This wasn’t the kind of history you’d find in a textbook. Last Sunday, the Hyde Park Historical Society invited some of the area’s most senior denizens to share accounts of their neighborhood as it once was.
Filling the pews of the Augustana Church at 55th and Woodlawn Avenue, the event, titled “Hyde Park-Kenwood Stories: Remember the Good Old Days In and Around Hyde Park,” was organized and moderated by Lala Rodgers and Kathy Huff, co-chairs of the group’s oral history committee. The stories were recorded and will be added to the society’s archive of recordings from the 1980s and ’90s as part of its oral history project.
For most of the afternoon, residents presented their quirky and personal perspectives on mid-20th century Hyde Park life. Mike McGuire described his first teenage job at Supreme Jewelers on 53rd Street and how he came to own the business.
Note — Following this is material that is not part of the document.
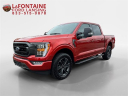 2023 Ford F-150 XLT at Lafontaine Ford of Lansing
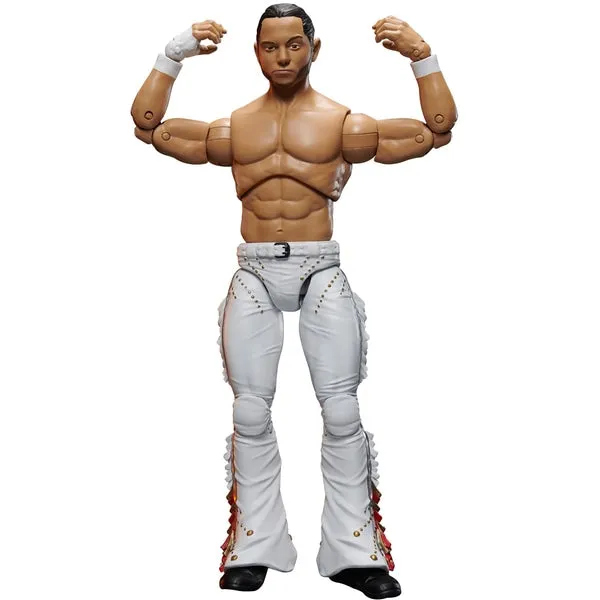 AEW : Unrivaled Series 1 : Young Bucks Matt Jackson Figure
Multiple speakers reminisced about Bob Katzman, known to many as the industrious young man who brought newsstands to Lake Park Avenue in the mid ’60s. The audience learned the backstory behind the recent restoration of a neon sign that belonged to a now closed children’s shoe store. At times, it seemed that in hearing these stories, the audience was being given a seat at the Sunday dinner table of a large, tight-knit family.
Presenters were proud to announce the addresses of childhood homes, to share what their parents had done in the community, and to remember friendships with various legendary characters in the history of the neighborhood. At one point a gentleman described his childhood interaction with a man who lived to see the failure of many early attempts to pave Hyde Park’s streets. Stories like this one painted a picture of a neighborhood strikingly different from the one we know now.
The afternoon was framed by nostalgia for the era just before the “urban renewal” projects of the late ’50s and ’60s. Residents yearned for the time of diverse, locally-run institutions that served as anchors for the community’s industry and pride. One speaker criticized the University for painting its current development initiatives as major enhancements. “I often get upset when the university claims that a project of theirs has upgraded the neighborhood. What do they think all of us were doing around here beforehand?”
But the forum was not just a space to reminisce on “better times.” The reflections gave old friends a chance to catch up on how they’ve been affected by development in the present. Chatting about the glory days brought old Hyde Parkers back together to take stock of what’s to come.